== Study material ==

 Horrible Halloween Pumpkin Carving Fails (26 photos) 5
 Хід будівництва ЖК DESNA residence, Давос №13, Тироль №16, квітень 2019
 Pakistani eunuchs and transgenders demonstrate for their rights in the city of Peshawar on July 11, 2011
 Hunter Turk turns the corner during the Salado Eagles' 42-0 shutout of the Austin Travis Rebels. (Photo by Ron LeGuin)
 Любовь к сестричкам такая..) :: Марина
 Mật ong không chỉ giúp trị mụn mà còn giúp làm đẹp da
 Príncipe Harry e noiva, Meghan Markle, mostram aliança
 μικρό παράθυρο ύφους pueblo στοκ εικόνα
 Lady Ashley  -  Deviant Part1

===
== Study material ==

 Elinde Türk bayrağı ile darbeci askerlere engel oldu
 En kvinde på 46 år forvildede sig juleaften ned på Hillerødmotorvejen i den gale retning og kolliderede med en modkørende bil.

===
== Study material ==

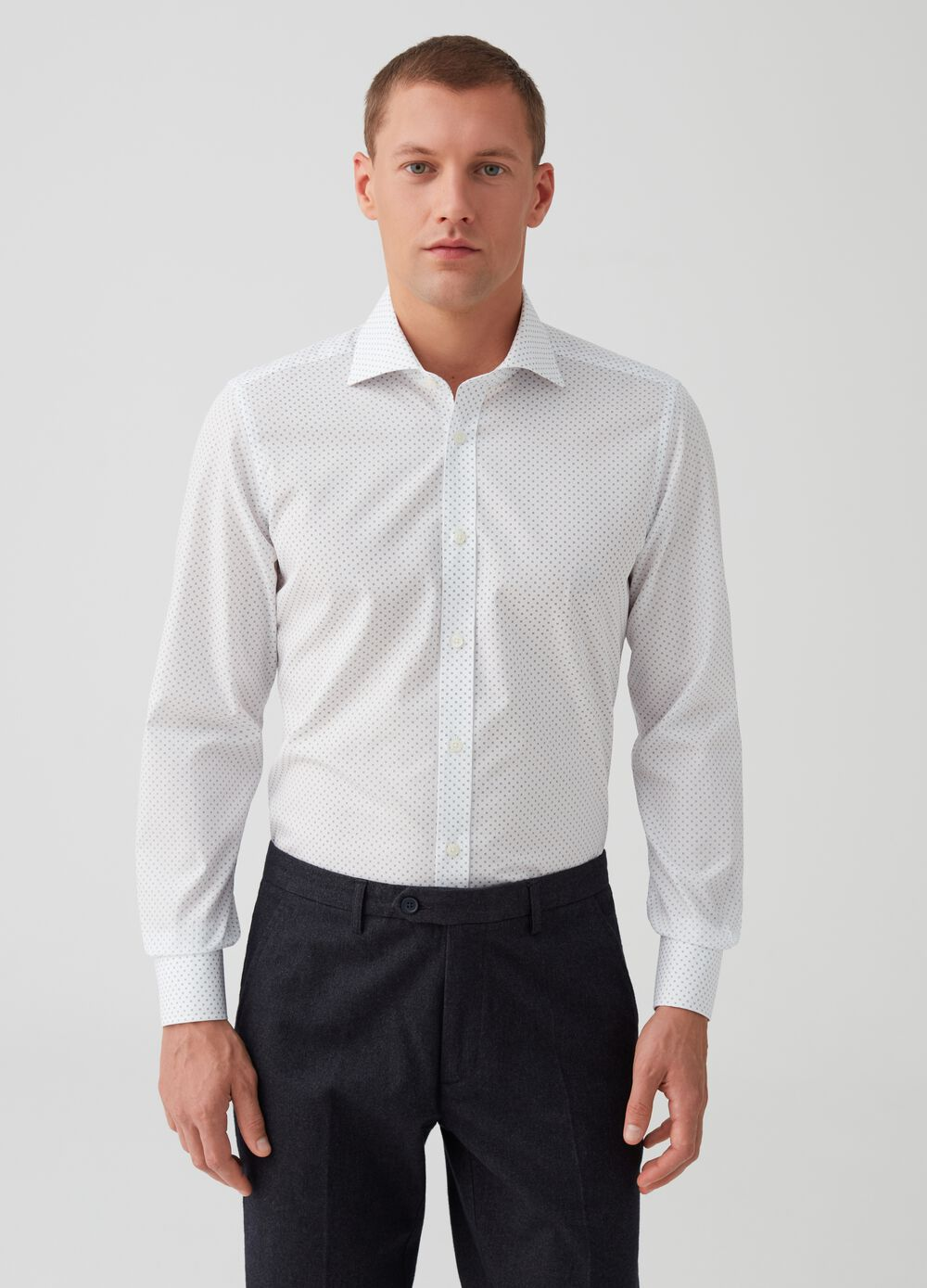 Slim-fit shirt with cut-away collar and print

===

■ **What you are asked to do**:
Only one stretch of the data above is needed. Restate it word for word, from the line containing "Хід будівництва ЖК" through the line containing "Любовь к сестричкам такая..) :: Марина", both ends included.

■ **Worked solution**:
 Хід будівництва ЖК DESNA residence, Давос №13, Тироль №16, квітень 2019
 Pakistani eunuchs and transgenders demonstrate for their rights in the city of Peshawar on July 11, 2011
 Hunter Turk turns the corner during the Salado Eagles' 42-0 shutout of the Austin Travis Rebels. (Photo by Ron LeGuin)
 Любовь к сестричкам такая..) :: Марина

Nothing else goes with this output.